Data science in many ways could be called a study of the tools and computer science languages needed to apply statistics. Data science, computer assisted or not, however could also be defined as the process of analyzing information to make the best decisions, that is decisions that will facilitate the best outcomes for those involved. No decision in reality ever escapes the claws of statistics, regardless, outcomes for the most part always can be predicted as long as all the statistics variables and non-compromised data have been considered, so goes the theory. Contrary to that is that there is always a chance that a forgotten unknown variable exists and that those doing a statistical study have little understanding of how variables interact with each other, which makes predicting outcomes difficult.
Without computers, statistics programing languages like R, and statistics analysis programs like SPSS, data science would still exist. However in that case, one would be reduced to collecting data from surveys and doing the statistics calculation by hand, or to simplify things, by inference. Everyone makes inferences whether grounded with good data and statistics or not. Many make decisions, for example on the best diet for the longest life, the best career for financial stability or how best to behave in an job interview. For many people, the facts or data to make these decisions doesn’t come from statistics studies with thousands of participants, but ad hoc information they have read, experienced first hand or they have heard to be true.
In the world of business, politics, medicine, statistical driven decisions might be whether or not to develop a product or too find out if a health product does what it claims or in the case of a politician, find out if a stance on a political issue will affect chances for reelection This all is in some way static statistical analysis, dynamic statistical analysis tries to predict the future by looking at probability of events that might in the end change whatever the current statistics study suggests. For example, for years the office rental market, from a long term statistical perspective, had a good return on investment. The pandemic of 2019 to 2021,resulted in the emergence of remote work which had a large effect on the office rental market, a market that had been a source of income for pension funds for years. The event, the pandemic changed everything, just like an earthquake or climate change might. Unmodeled statistic variables are often just a fact of life.
The primary requirements for data science curriculums are statistics, computer science and mathematics classes. For those that plan to apply their data science skills to business applications, students often will elect to get a business degree. Today it is not uncommon for those that seek data science degrees to also obtain a degree in business, psychology, engineering, medicine, health, sports or nutrition. The idea is that the core statistics you learn will need to be supplemented with computer science and a knowledge of the field you intend to apply the statistics to. The computer science classes, such as Python and R programming, machine learning, inference analysis, artificial intelligence, that one must take for data science, are however not just merely tools you need to know to analyze statistics with. In their defense, many data science classes enhance ones deductive and predictive ability, and that is because data science is also the study of algorithms, coded logic, that can be used to analyze small sets of static data or very large sets of real-time ever chaining data.

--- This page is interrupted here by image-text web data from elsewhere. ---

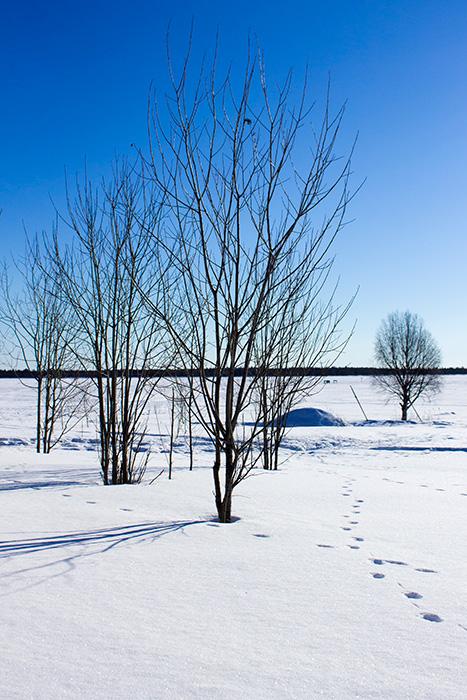 Laponie - 24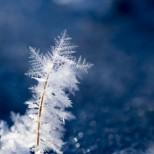 Хороскоп за утре 18 януари-СТРЕЛЕЦ Успешни контакти, ДЕВА Чудесен шанс за успех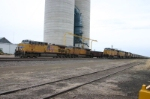 UP 6050 waits with empties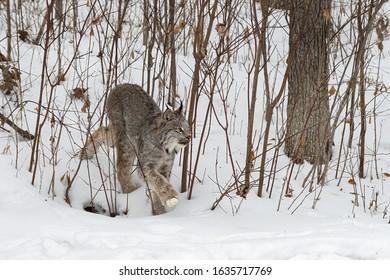 Canadian Lynx (Lynx canadensis) Steps Through Brush Winter - captive animal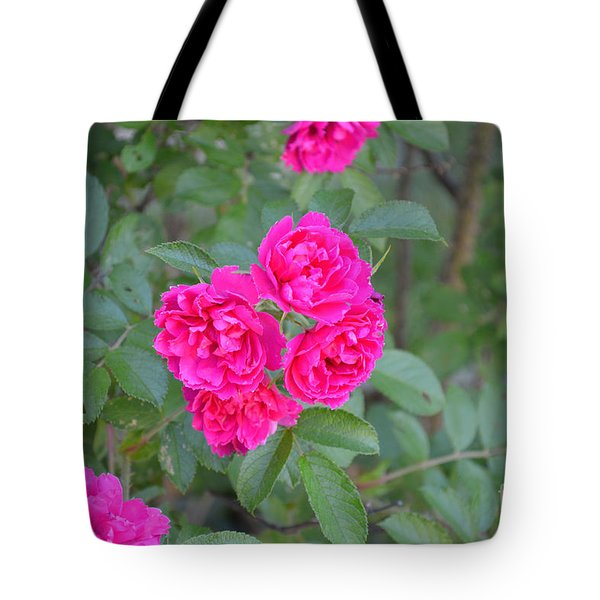 Indiana Roses Tote Bag by Alys Caviness-Gober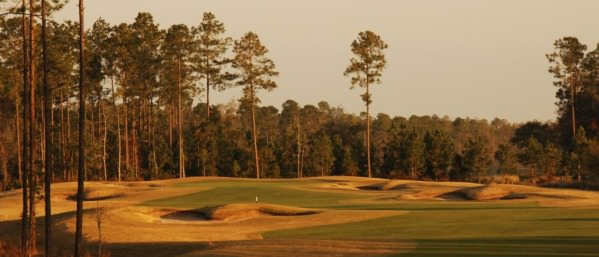 St John's Golf & Country Club  in St Augustine.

Its not that statistics always need the most advanced analysis programs to come to a good decision, its the fact that there is often an overwhelming amount of statistical data needed to make decisions in fields like business and healthcare. As a case in point, even though one could use intensive computer power to analyze weather data over the last hundred years to conclude that a summer day in Santa Monica is most likely to be between 65 and 75 degrees, there is really no need to. Just ask a few people in the town, their human experience is enough to find out what the temperature will most likely be on a summer day. But, of course, not always. Advanced supercomputers and advanced algorithms can’t always be relied on to economically predict common sense things. One thing people have in common with supercomputers and algorithms, is that they are programmed with people. They to, often could be missing a critical fact or variable or data point if you like.
So how should data science be defined. One definition is that statistics exists without math or computers, that is common sense observational statistics, its hotter in the summer. But data science does not exist without statistics. Data science helps people apply statistics concepts and theories and very much so when the data that needs to be analyzed is massive. Without the help of data science tools, the ability to analyze the streams of modern data and perform advanced statistics analysis would not exist. People then would have to use their common sense to analyze statistics that affect retail, ice cream cone sales increase on days that are over 90 degrees, but not always.